▶ _TASK OBJECTIVE_
Although the records contain pictures, repeat only the text of every line exactly.

--- INPUT ---

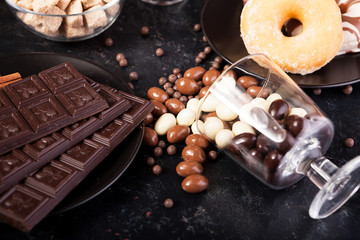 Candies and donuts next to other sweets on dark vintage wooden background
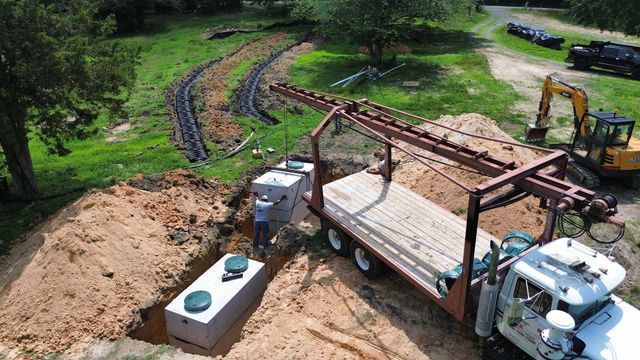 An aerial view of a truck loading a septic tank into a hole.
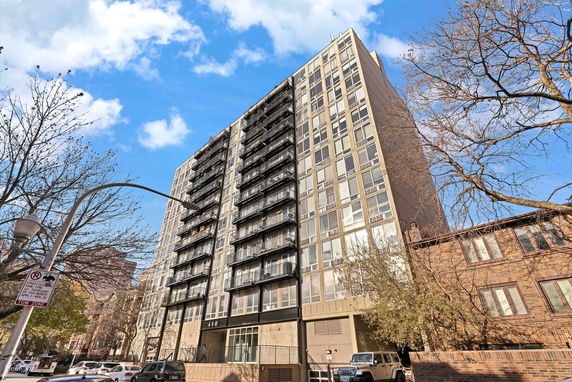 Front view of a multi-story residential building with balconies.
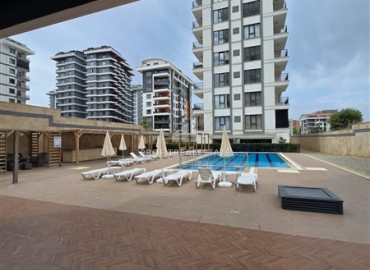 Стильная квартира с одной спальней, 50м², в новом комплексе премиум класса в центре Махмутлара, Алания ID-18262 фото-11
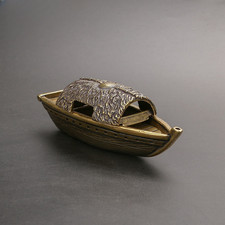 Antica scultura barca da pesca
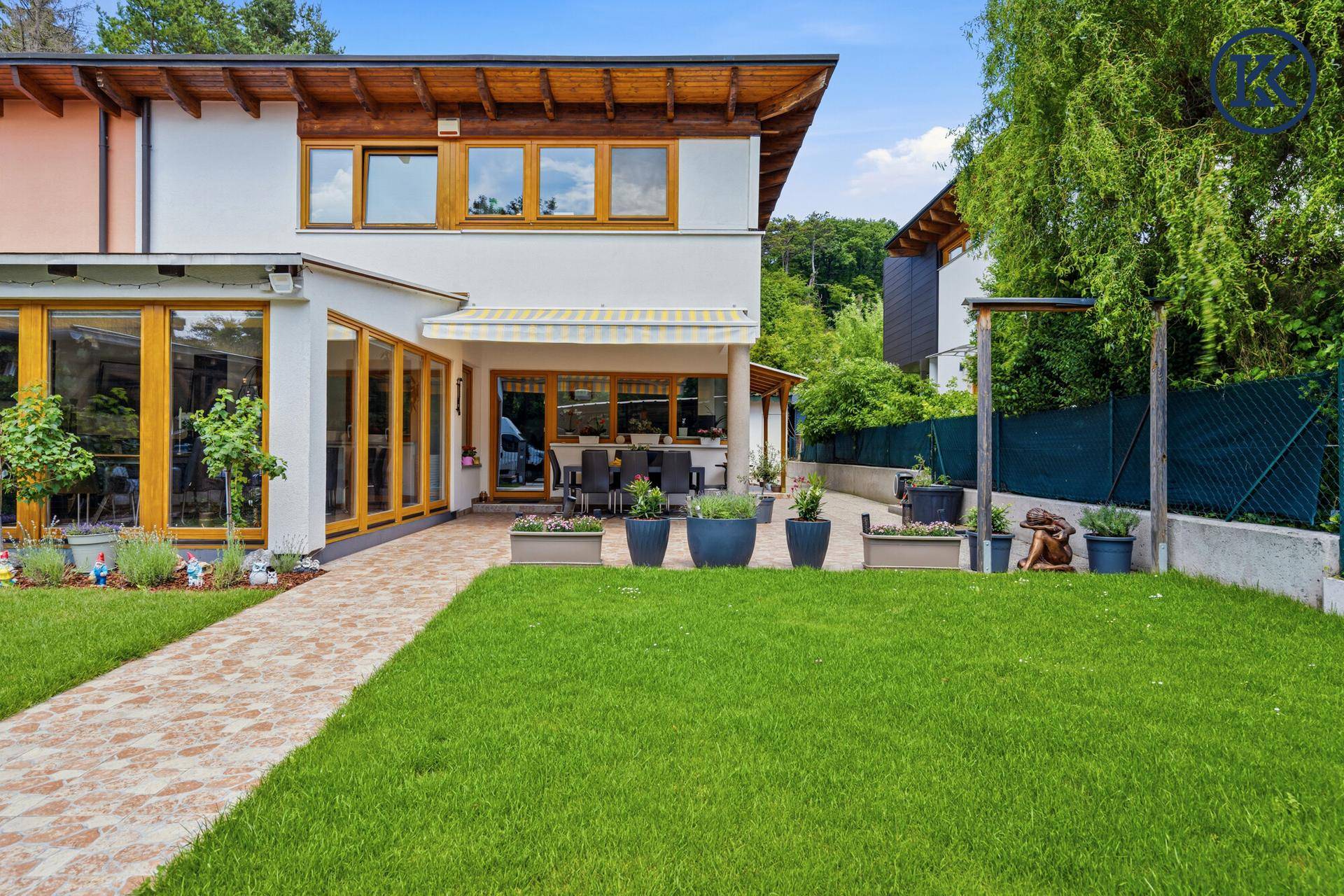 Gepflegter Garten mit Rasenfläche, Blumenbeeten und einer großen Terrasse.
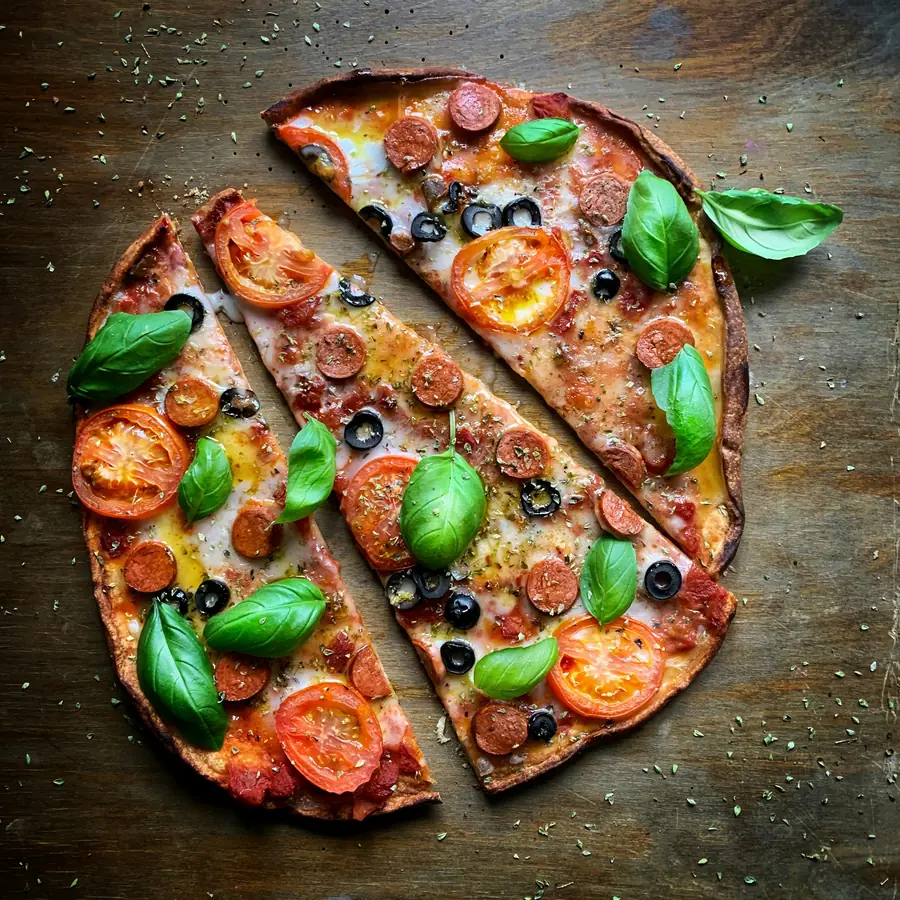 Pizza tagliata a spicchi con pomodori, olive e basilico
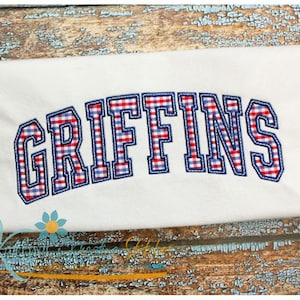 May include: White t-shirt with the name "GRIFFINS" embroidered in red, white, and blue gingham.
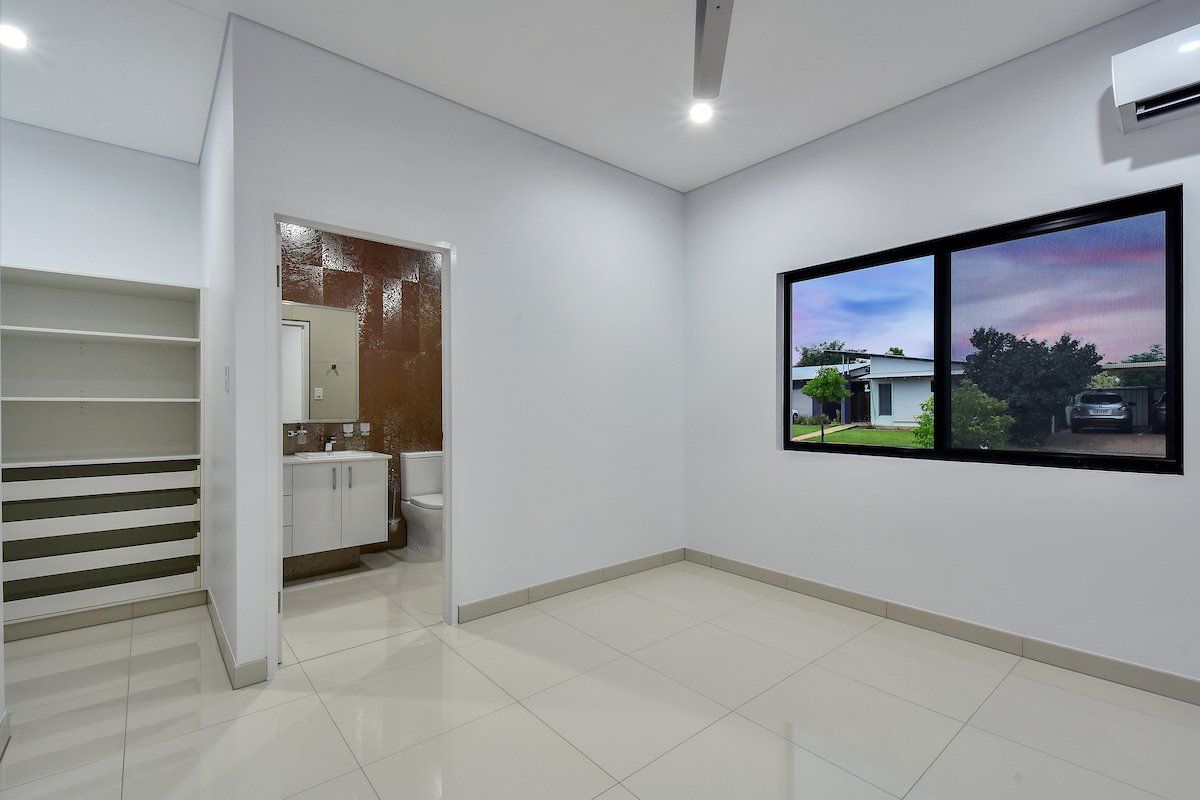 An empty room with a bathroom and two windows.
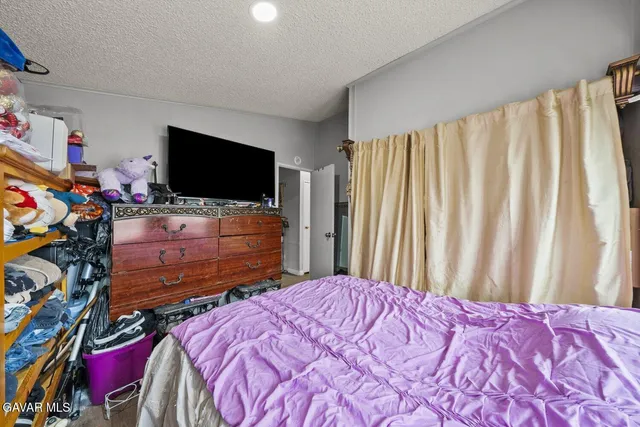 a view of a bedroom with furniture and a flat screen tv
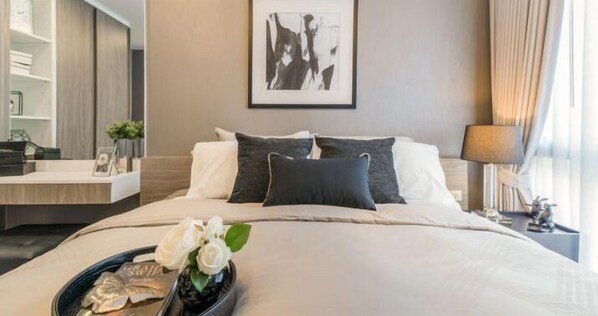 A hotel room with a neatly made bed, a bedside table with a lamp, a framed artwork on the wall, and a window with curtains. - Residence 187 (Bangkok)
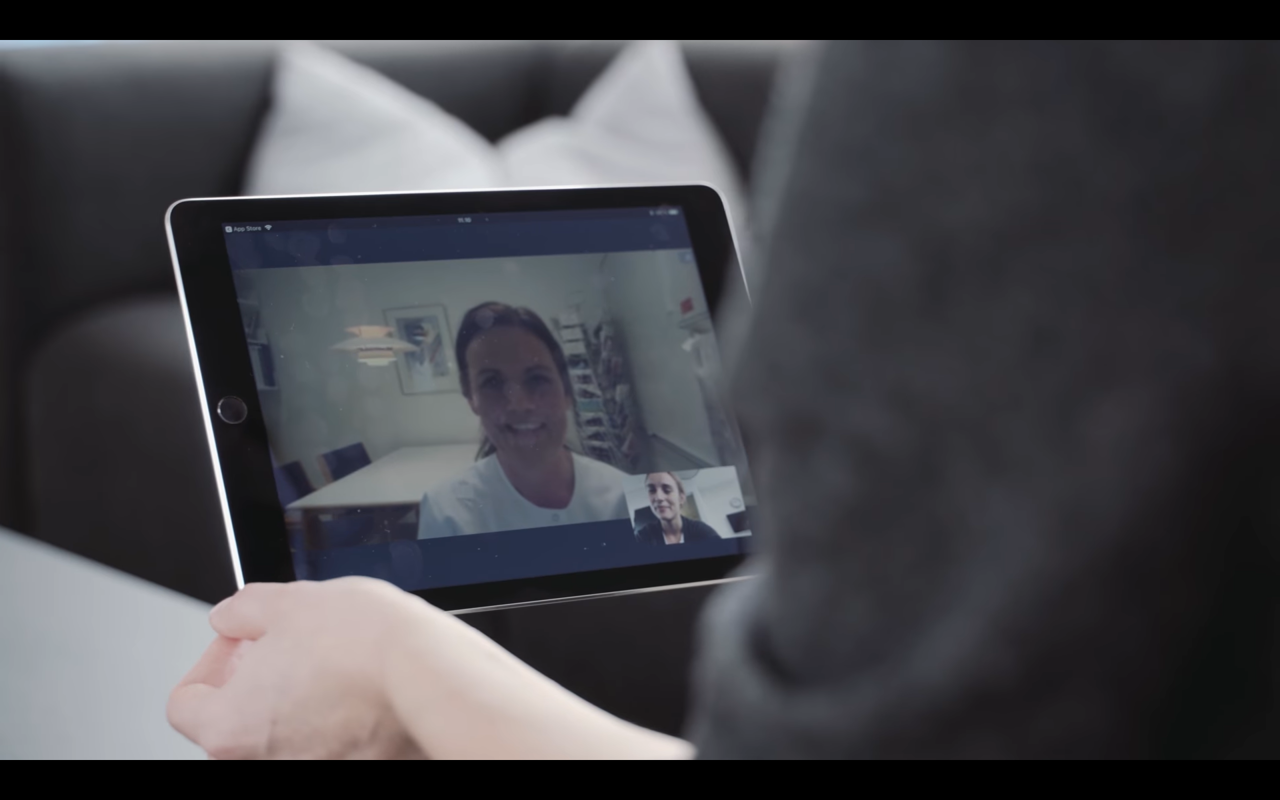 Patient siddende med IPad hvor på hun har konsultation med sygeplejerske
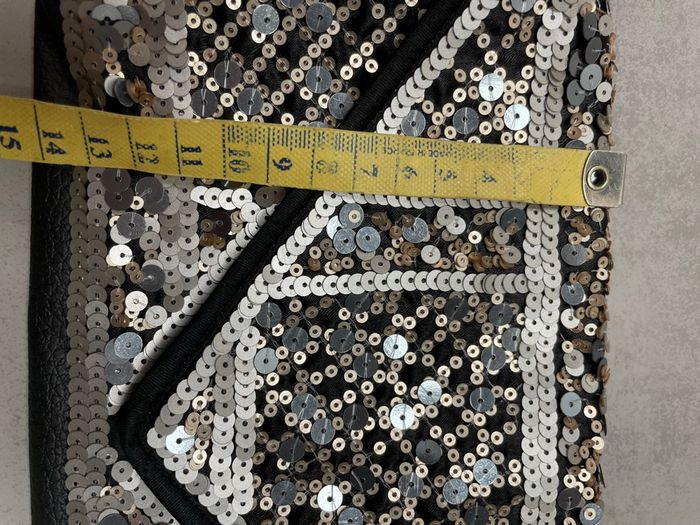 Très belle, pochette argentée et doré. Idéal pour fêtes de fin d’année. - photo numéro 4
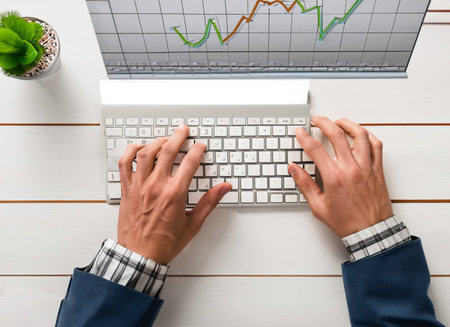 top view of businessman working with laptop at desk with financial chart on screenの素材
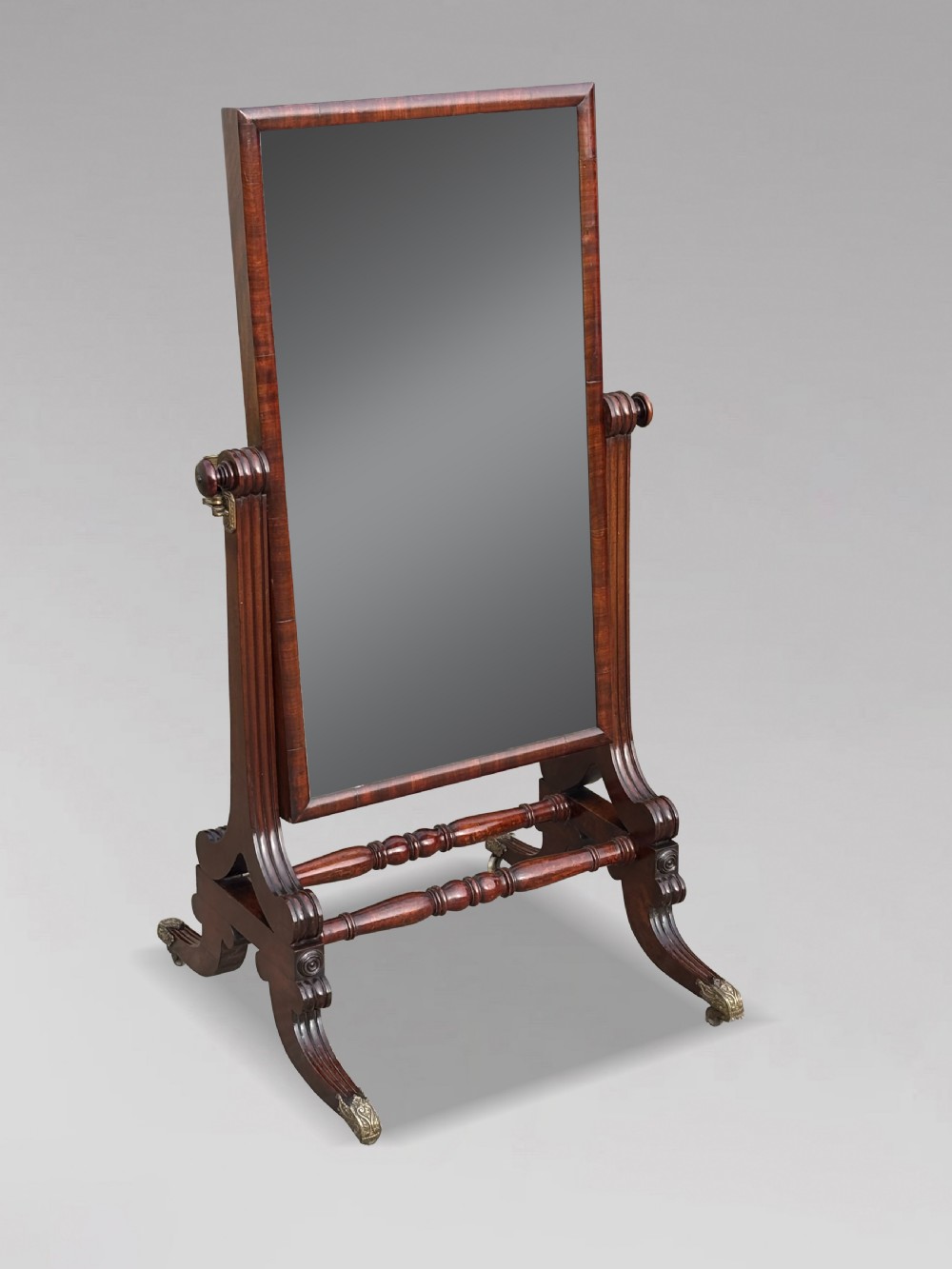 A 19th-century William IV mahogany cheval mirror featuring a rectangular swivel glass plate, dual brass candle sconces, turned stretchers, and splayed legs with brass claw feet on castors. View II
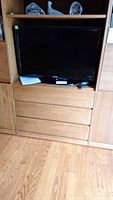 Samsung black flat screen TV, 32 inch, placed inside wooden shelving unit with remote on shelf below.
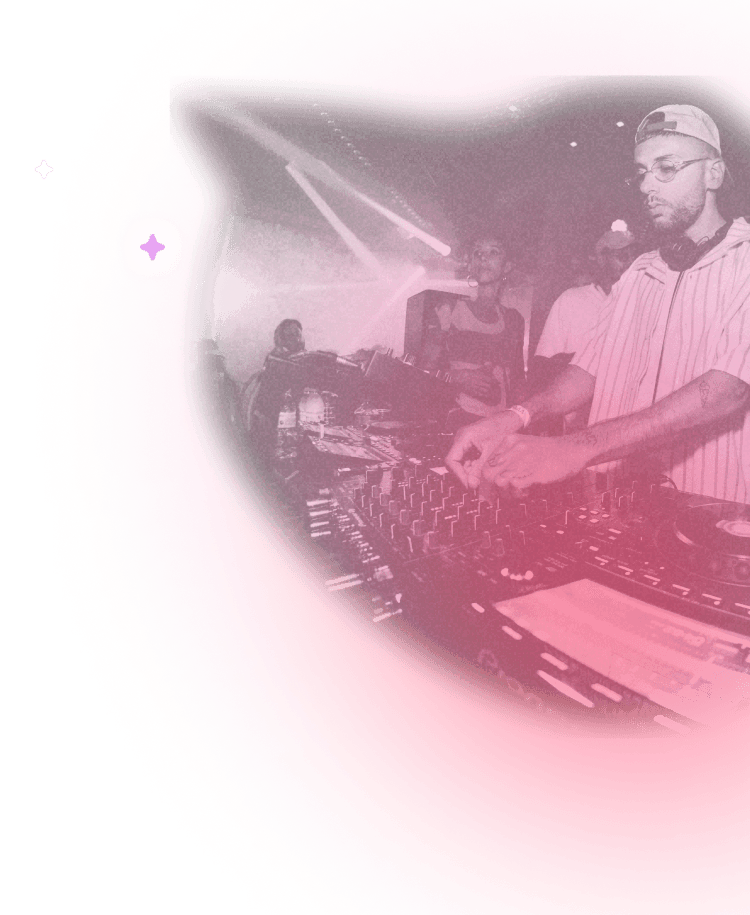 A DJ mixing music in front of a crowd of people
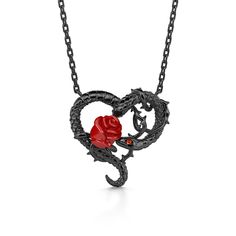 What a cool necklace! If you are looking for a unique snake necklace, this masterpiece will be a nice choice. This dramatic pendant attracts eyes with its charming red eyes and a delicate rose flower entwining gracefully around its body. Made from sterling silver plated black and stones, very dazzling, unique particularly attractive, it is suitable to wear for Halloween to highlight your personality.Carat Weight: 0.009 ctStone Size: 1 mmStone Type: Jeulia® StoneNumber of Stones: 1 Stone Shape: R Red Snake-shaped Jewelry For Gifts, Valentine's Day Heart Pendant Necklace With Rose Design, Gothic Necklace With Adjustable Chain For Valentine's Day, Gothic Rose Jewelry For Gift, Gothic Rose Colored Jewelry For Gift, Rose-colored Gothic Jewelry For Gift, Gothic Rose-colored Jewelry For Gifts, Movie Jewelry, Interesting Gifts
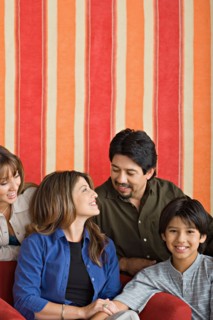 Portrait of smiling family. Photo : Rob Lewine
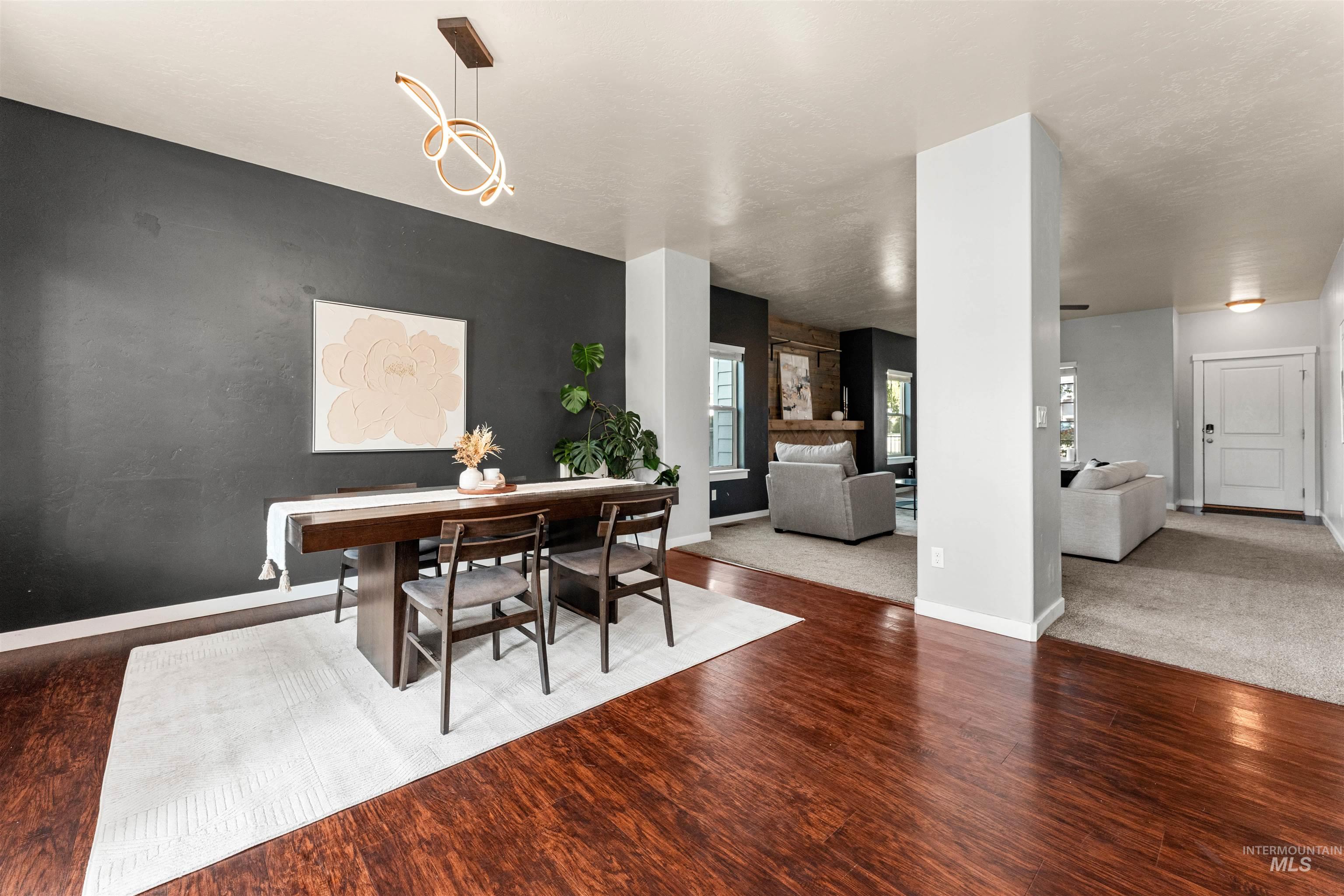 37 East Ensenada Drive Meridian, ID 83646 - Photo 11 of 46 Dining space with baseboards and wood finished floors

---

▶ _EXERCISE RESPONSE_
 Candies and donuts next to other sweets on dark vintage wooden background
 An aerial view of a truck loading a septic tank into a hole.
 Front view of a multi-story residential building with balconies.
 Стильная квартира с одной спальней, 50м², в новом комплексе премиум класса в центре Махмутлара, Алания ID-18262 фото-11
 Antica scultura barca da pesca
 Gepflegter Garten mit Rasenfläche, Blumenbeeten und einer großen Terrasse.
 Pizza tagliata a spicchi con pomodori, olive e basilico
 May include: White t-shirt with the name "GRIFFINS" embroidered in red, white, and blue gingham.
 An empty room with a bathroom and two windows.
 a view of a bedroom with furniture and a flat screen tv
 A hotel room with a neatly made bed, a bedside table with a lamp, a framed artwork on the wall, and a window with curtains. - Residence 187 (Bangkok)
 Patient siddende med IPad hvor på hun har konsultation med sygeplejerske
 Très belle, pochette argentée et doré. Idéal pour fêtes de fin d’année. - photo numéro 4
 top view of businessman working with laptop at desk with financial chart on screenの素材
 A 19th-century William IV mahogany cheval mirror featuring a rectangular swivel glass plate, dual brass candle sconces, turned stretchers, and splayed legs with brass claw feet on castors. View II
 Samsung black flat screen TV, 32 inch, placed inside wooden shelving unit with remote on shelf below.
 A DJ mixing music in front of a crowd of people
 What a cool necklace! If you are looking for a unique snake necklace, this masterpiece will be a nice choice. This dramatic pendant attracts eyes with its charming red eyes and a delicate rose flower entwining gracefully around its body. Made from sterling silver plated black and stones, very dazzling, unique particularly attractive, it is suitable to wear for Halloween to highlight your personality.Carat Weight: 0.009 ctStone Size: 1 mmStone Type: Jeulia® StoneNumber of Stones: 1 Stone Shape: R Red Snake-shaped Jewelry For Gifts, Valentine's Day Heart Pendant Necklace With Rose Design, Gothic Necklace With Adjustable Chain For Valentine's Day, Gothic Rose Jewelry For Gift, Gothic Rose Colored Jewelry For Gift, Rose-colored Gothic Jewelry For Gift, Gothic Rose-colored Jewelry For Gifts, Movie Jewelry, Interesting Gifts
 Portrait of smiling family. Photo : Rob Lewine
 37 East Ensenada Drive Meridian, ID 83646 - Photo 11 of 46 Dining space with baseboards and wood finished floors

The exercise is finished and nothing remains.